▶ [Your objective]
Starting at the line holding "3-D Victorian style!" and finishing at the line holding "Solidna rozpierdółka przy", transcribe the material exactly, keeping both ends but no pictures.

▶ [Records provided]
•••••

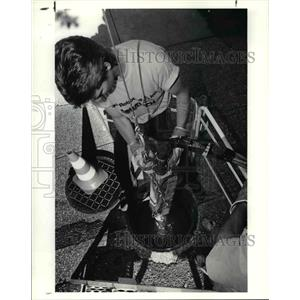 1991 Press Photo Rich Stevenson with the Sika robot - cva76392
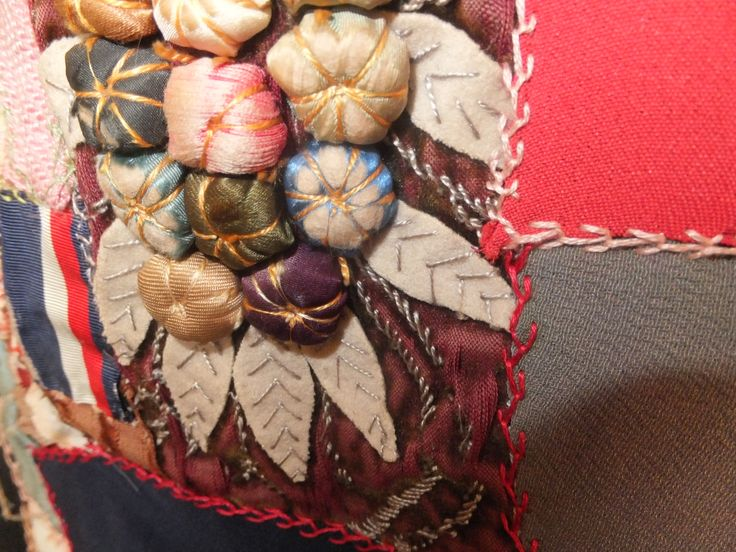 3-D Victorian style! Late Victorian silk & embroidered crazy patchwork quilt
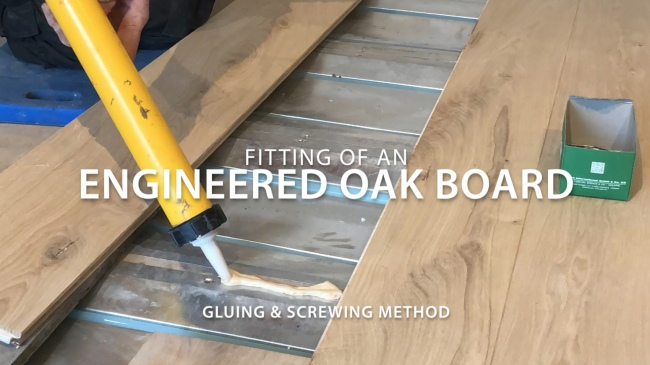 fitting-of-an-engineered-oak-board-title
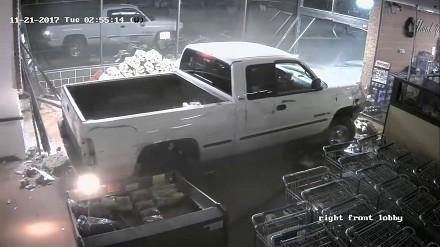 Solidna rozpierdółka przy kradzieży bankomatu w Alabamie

•••••

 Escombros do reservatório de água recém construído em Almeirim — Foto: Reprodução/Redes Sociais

•••••

▶ [Solved exercise]
 3-D Victorian style! Late Victorian silk & embroidered crazy patchwork quilt
 fitting-of-an-engineered-oak-board-title
 Solidna rozpierdółka przy kradzieży bankomatu w Alabamie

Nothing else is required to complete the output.